I certainly agree with his first two (friendler clients, easy-install/config servers) but the others I could probably take or leave. For me a more important issue would be maintaining stable transports in the wild.
Most people using a Jabber client for the first time probably have at least one account on another IM system (for the sake of argument, let’s say it’s an MSN Messenger account). The first thing they’re going to want to be able to do, having been seduced, encouraged or forced to use this Jabber client and having heard of its abilities, is to connect to their MSN account. Let’s skip over the difficulty of browsing services on different servers (entered manually btw) to find a suitable transport that actually works, and skip over the barrage of authentication messages they’ll get when they sign in for the first time, not knowing what to do with them. They’ve got a transport, it works, and they’re chatting to their friends when one day – no response. No chatting for them that day! Or the next! Or the next! And typically this will persist until someone running the server notices and restarts the service, except of course it will go down again at some unspecified point in the future for an indefinite period of time. But with their new knowledge of browsing for services, the intrepid user has already gone off and found a new working transport, and signed up for that. Until that one goes down.

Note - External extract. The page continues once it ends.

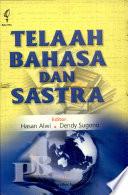 Telaah bahasa dan sastra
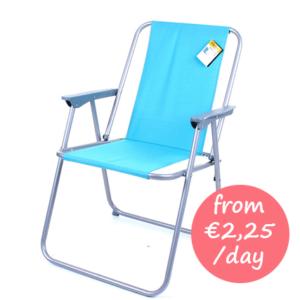 Hire beach chairs Majorca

Let’s not even talk about what happens when they’ve signed up for another but haven’t deleted the first transport from their roster and it finally comes back online.
I’ve not really been using Jabber clients that long – a bit more than three years I guess, and in all that time I’ve probably used about ten different MSN transports, switching as each one proves itself to be unreliable. I have two MSN accounts, one on anywise.com and another on admin-networks.org – they’re both pretty good and have very low periods of downtime, but there are other problems, like when I close my Jabber client, I’m not logged out of my MSN accounts. It’s all such a trial.
Hopefully we’ll start to see not only much more reliable transports in the near future, spearheaded by PyMSN-t and the other Python-based transports (which I’d be running myself on jabbernet.org if I could figure out how to get Python 2.3 running on Debian stable, I’m more of a RedHat guy), but also better detection, configuration and a great end-user experience.